Nächtliche Flugkünstler

Dracula hin oder her: Fledermäuse flattern bei uns nicht als Blutsauger, sondern nur als harmlose Insektenfresser durch die Lüfte. Und sie haben sogar eine ausgesprochen fürsorgliche Seite.

Warum die Fledermaus als Pate für blutsaugende Monster und Gruselgeschichten herhalten musste, erklärt sich aus der Vergangenheit: Ende des 19. Jahrhundert war die Tollwut noch in weiten Teilen Europas ein Problem. Fledermäuse kamen und kommen – wie andere Säugetiere auch – als Überträger in Frage. Dazu scheint noch die nächtliche Lebensweise gepaart mit dem unheimlichen Aussehen die menschliche Fantasie angeregt zu haben. Ausserdem konnte man sich lange Zeit nicht erklären, wie sich die Tiere in totaler Finsternis so gut zurechtfinden.

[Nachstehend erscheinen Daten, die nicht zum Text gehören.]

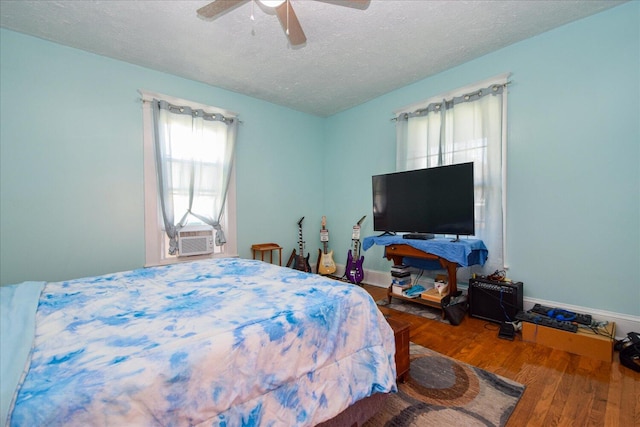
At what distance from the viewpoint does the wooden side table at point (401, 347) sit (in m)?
1.64

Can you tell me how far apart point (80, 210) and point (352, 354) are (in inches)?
116

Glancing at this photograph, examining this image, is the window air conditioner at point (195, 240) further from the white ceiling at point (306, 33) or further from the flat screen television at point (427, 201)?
the flat screen television at point (427, 201)

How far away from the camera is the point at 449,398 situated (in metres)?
1.60

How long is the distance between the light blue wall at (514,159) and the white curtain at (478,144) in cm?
13

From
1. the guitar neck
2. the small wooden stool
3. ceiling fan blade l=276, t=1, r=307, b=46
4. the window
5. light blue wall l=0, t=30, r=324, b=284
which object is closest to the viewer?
ceiling fan blade l=276, t=1, r=307, b=46

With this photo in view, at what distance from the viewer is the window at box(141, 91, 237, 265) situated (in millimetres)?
3062

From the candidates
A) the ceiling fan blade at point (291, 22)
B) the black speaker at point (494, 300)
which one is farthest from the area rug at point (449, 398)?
the ceiling fan blade at point (291, 22)

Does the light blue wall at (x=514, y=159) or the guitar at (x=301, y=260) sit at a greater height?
the light blue wall at (x=514, y=159)

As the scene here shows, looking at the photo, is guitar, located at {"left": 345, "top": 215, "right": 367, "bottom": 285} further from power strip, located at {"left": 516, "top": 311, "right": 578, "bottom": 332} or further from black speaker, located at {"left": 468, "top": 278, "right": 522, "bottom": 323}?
power strip, located at {"left": 516, "top": 311, "right": 578, "bottom": 332}

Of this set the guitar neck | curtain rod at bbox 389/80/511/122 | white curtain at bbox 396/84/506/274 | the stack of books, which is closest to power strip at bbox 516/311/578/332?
white curtain at bbox 396/84/506/274

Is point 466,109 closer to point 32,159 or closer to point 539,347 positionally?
point 539,347

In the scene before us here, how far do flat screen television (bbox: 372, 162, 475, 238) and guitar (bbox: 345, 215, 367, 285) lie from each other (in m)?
0.55

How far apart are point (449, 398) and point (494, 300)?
137cm

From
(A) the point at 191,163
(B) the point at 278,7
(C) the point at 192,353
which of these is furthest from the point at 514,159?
(A) the point at 191,163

Wenn die Nacht zum Tag wird
Warum Fledermäuse die Nacht zum Tag machen, hat eindeutig mehr pragmatische denn gruselige Gründe. In der Dunkelheit müssen sie sich weder mit Nahrungskonkurrenten wie etwa Schwalben um schmackhafte Insektenschwärme streiten noch vor gefährlichen Vögeln fürchten: pfeilschnellen Räubern wie Falken oder Sperbern, die nur bei Tageslicht auf Beutejagd gehen. Den behäbigeren Nachtgreifvögeln wie etwa dem Uhu fallen die extrem wendigen Fledermäuse nur selten zum Opfer. Und anders als bei den gefiederten Vögeln, würden auch die feinen, nicht isolierten Flügel unter praller Sonne überhitzen und Schaden nehmen.

Die Mausohren
Und was man früher auch nicht wusste: Fledermäuse – wie etwa die in Liechtenstein vorkommenden Grossen und Kleinen Mausohren – orientieren sich mittels Ultraschall. Durch Mund oder Nase stossen Fledermäuse für Menschen nicht hörbare Laute aus, die von Hindernissen oder Beutetieren abprallen und als Echo von den Tieren wieder empfangen werden. Fledermäuse wie die Mausohren tragen dazu regelrechte Schalltrichter auf dem Kopf. Die empfangenen Signale lassen die feinsinnigen Tiere dann in Sekundenbruchteilen entscheiden: ausweichen oder zupacken. Als Beute kommen für alle heimischen Fledermäuse ausschliesslich Insekten und Spinnen in Frage. In Blutrausch verfallen weltweit von über 1200 Arten nur drei, die in Mittel- und Südamerika beheimatet sind.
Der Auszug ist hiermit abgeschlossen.